A fifth (18%) of engineers are holding down more than one temporary role to chase greater work-life balance and see more of their families, according to new research. The research, carried out by recruitment experts Reed Specialist Recruitment asked 5,000 UK employees about their experience of, and attitude to, temporary and contract working.
Of the sample of 5,000, 339 respondents were from the engineering industry. The survey found that, while just 14% considered non-permanent work to be their main job, a fifth (18%) of engineers are holding down more than one temporary role.
The professional outlook for temporary work in the sector was positive, with 33% saying it led to a variety of work, 20% stating that it delivered an increased hourly rate and 21% noting that it helped to avoid getting stale in a company.
However, the personal benefits of temporary work were found to be even more important to engineers. More than a third (34%) said work-life balance was a positive impact of temporary working, with a fifth (19%) highlighting that it allowed them to see more of their families.
Despite the positives experienced within the sector, more than half (57%) of those asked identified that they preferred the security of a permanent role, while half (50%) said they liked benefits such as sick pay and pension which come with a permanent role.
Mark Brown, Reed Engineering expert, said: “The engineering sector, when compared with others, differs in its view on temporary contracts. The industry successfully uses contract working, though with a decision on the UK’s exit from the EU on the horizon, there are a number of workers looking towards the security of permanent.
“However, our research clearly indicates that a significant number of engineers see temporary employment as a way to spend more time with their family and still accommodate fulfilling professional lives. With a workforce that is highly skilled there will always be the option to work the multiple roles, with multiple contracts for those engineers with a combination of technical expertise and commercial knowhow.

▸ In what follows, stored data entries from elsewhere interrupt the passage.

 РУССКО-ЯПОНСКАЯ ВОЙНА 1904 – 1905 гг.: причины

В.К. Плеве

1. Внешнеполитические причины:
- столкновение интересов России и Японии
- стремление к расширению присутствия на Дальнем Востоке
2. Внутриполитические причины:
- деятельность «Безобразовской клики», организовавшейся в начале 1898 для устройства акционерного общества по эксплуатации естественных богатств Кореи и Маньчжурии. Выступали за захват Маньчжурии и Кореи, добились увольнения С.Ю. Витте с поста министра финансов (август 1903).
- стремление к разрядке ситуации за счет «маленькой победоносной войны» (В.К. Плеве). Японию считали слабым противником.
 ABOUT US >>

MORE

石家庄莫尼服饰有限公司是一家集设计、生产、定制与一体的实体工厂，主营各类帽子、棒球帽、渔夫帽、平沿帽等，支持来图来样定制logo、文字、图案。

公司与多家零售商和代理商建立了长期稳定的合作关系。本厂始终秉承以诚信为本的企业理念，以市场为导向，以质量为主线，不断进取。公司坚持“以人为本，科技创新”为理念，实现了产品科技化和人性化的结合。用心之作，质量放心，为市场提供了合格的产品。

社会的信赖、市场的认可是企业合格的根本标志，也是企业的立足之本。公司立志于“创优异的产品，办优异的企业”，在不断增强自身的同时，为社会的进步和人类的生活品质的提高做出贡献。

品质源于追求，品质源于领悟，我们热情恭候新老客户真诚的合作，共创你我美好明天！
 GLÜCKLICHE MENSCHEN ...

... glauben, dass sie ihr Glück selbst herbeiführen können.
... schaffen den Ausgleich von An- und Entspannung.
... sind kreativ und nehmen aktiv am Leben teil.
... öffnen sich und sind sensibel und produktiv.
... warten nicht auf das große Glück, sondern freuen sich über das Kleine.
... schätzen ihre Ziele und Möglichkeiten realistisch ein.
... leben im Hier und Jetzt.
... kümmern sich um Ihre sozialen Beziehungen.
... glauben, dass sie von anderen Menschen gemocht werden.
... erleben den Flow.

“There are still concerns for this sector around the long term benefits of temporary work, such as pensions, holiday and sick pay. Fortunately, Reed Specialist Recruitment already has this covered with its own pension scheme for its temporary PAYE workers. We should see the engineering sector continue to use temporary work as a way to bring highly talented workers to businesses, and for candidates to give themselves the flexibility and variety that they crave in 2020.”